▼

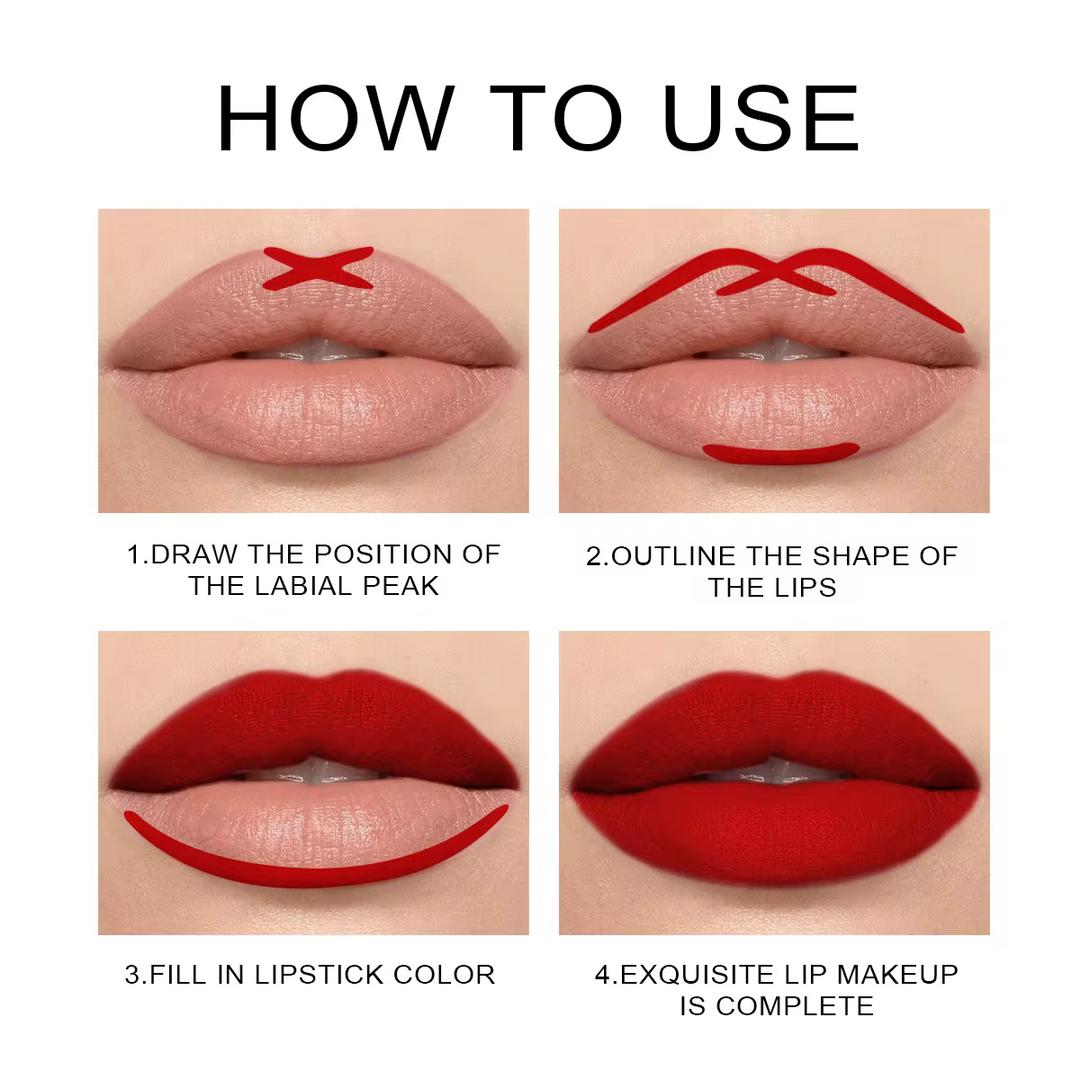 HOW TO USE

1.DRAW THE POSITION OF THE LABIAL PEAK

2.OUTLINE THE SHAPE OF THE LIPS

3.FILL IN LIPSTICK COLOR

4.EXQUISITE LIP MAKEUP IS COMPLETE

▲

◆ EXERCISE DETAILS: Every record is to be reproduced exactly, with no pictures included.

◆ SOLUTION:
 HOW TO USE

1.DRAW THE POSITION OF THE LABIAL PEAK

2.OUTLINE THE SHAPE OF THE LIPS

3.FILL IN LIPSTICK COLOR

4.EXQUISITE LIP MAKEUP IS COMPLETE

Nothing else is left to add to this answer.